Acabou de ser lançado o Anuário Brasileiro de Segurança Pública 2022, com dados de violência no país. Um trabalho primoroso, que vem sendo feito desde 2007 pelo Fórum Brasileiro de Segurança Pública, com toda dificuldade que implica o levantamento e a análise de dados.

Então, vamos às últimas notícias sobre violência sexual: 61,3% de todos os estupros registrados foram contra meninas de menos de 13 anos (em 2019, este número era 53,8%; em 2020, 57,9%; e, em 2021, 58,8%).

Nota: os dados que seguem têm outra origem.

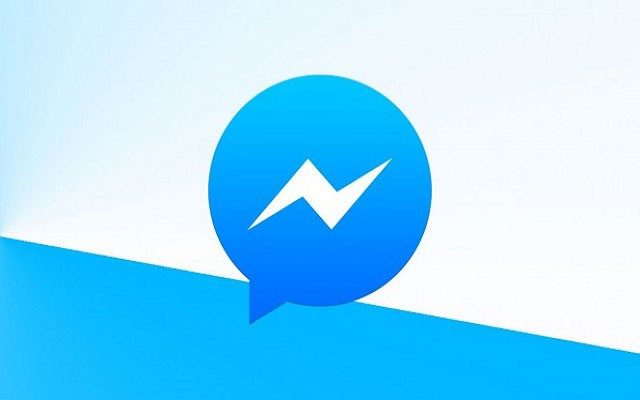 Facebook Messenger Has Now 700 Million Active Users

Se considerarmos o estupro de vulnerável, caracterizado não só pela idade da vítima (menor de 14 anos), mas também pela condição de deficiência ou alguma outra condição temporária (como estar sedada) que impeça o livre consentimento, este percentual sobe para 75,5% dos registros de estupro.

Outro dado importante refere-se a gravidez na adolescência. Segundo dados do DataSUS/Sinasc, em 2020 nasceram 419.750 crianças filhos de mães entre 10 e 19 anos. Apesar de o Brasil registrar queda de 37,2% no número de adolescentes grávidas nos últimos 20 anos, essa diminuição foi maior entre meninas de 15 a 19 anos (40,7% de queda), do que entre meninas de 10 a 14 anos (26% de queda), o que talvez converse com os dados do Fórum Brasileiro de Segurança Pública sobre violência sexual.

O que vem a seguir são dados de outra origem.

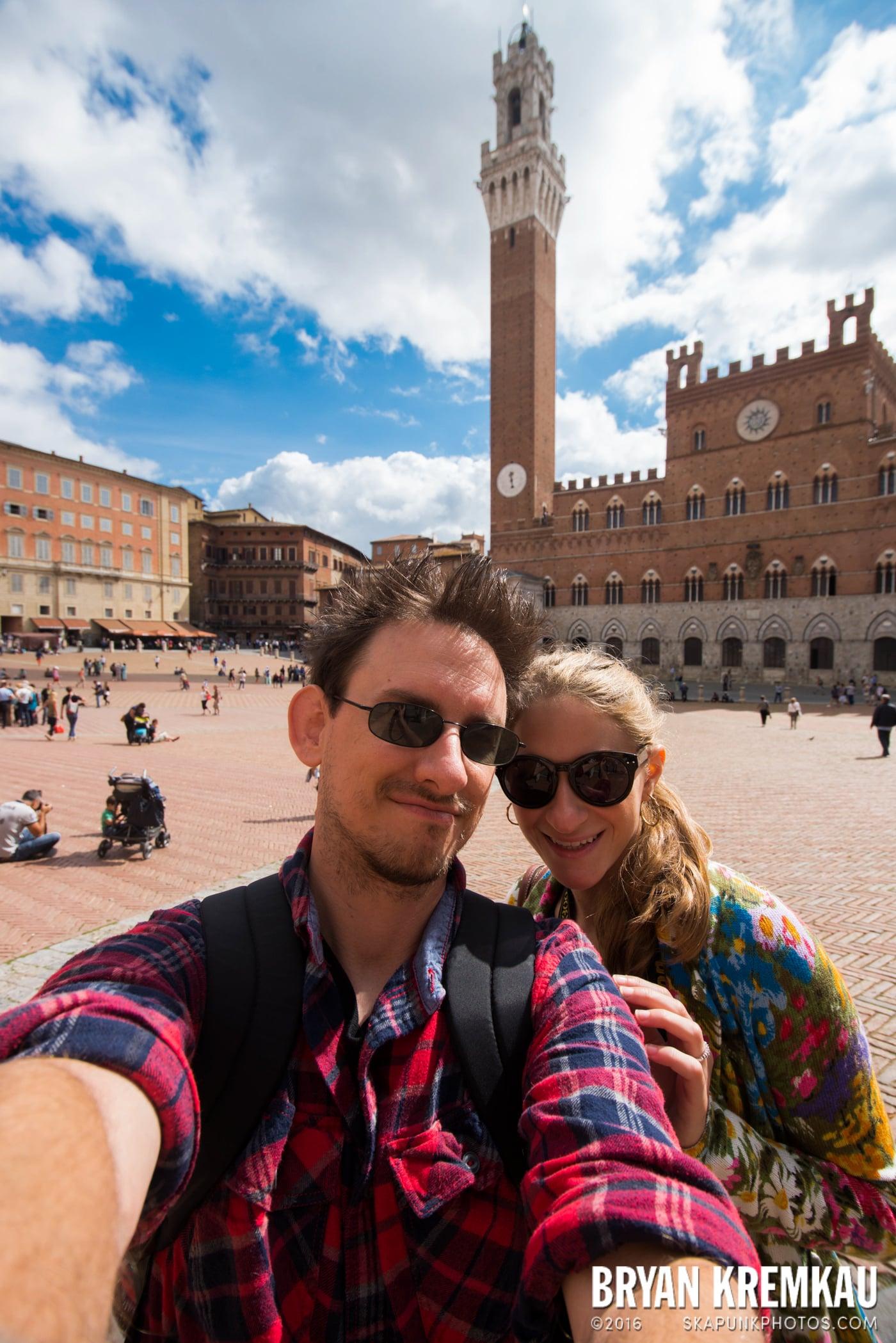Italy Vacation - Day 8: Siena, San Gimignano, Chianti, Pisa - 9.16.13 (118)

Cerca 'de 20 mil meninas com menos de 14 anos deram à luz no Brasil em 2020 (sem contar o número de meninas que quiseram e conseguiram fazer aborto legal e, portanto, não entram nesta estatística).

Então, o caso da menina de Santa Catarina, infelizmente, não é uma exceção. São milhares de meninas estupradas com menos de 13 anos no país, mais de quatro por hora e, claro, muitas delas engravidam.

Da mesma forma, o caso revelado pelo segundo vídeo, que parece um filme de terror, não é incomum, se olharmos para os dados existentes sobre violência sexual no sistema de saúde.

Matéria publicada pela jornalista Bruna Lara no The Intercept Brasil mostra que, de 2014 a 2019, forma registrados 1.734 casos de violência sexual em estabelecimentos de saúde, dos quais 1.239 casos de estupro. Esses dados foram fornecidos pelas Secretarias de Segurança Pública de nove Estados; faltam, portanto, informações dos demais para termos uma noção mais real desse quadro de violência.

As imagens, os casos individuais e seus personagens, claramente, têm o poder de gerar uma indignação social que os dados frios não têm. A verdade, contudo, é que amanhã outro absurdo acontece, e o assunto muda. Não vamos deixar nossa indignação passar.

Os dados estão aí, para quem realmente quiser ver e enfrentar com inteligência e racionalidade essas questões. O Brasil precisa falar de violência sexual, discutir e construir formas de estancá-la, a começar por onde ela é preponderante: na infância e adolescência. #AGORAVCSABE.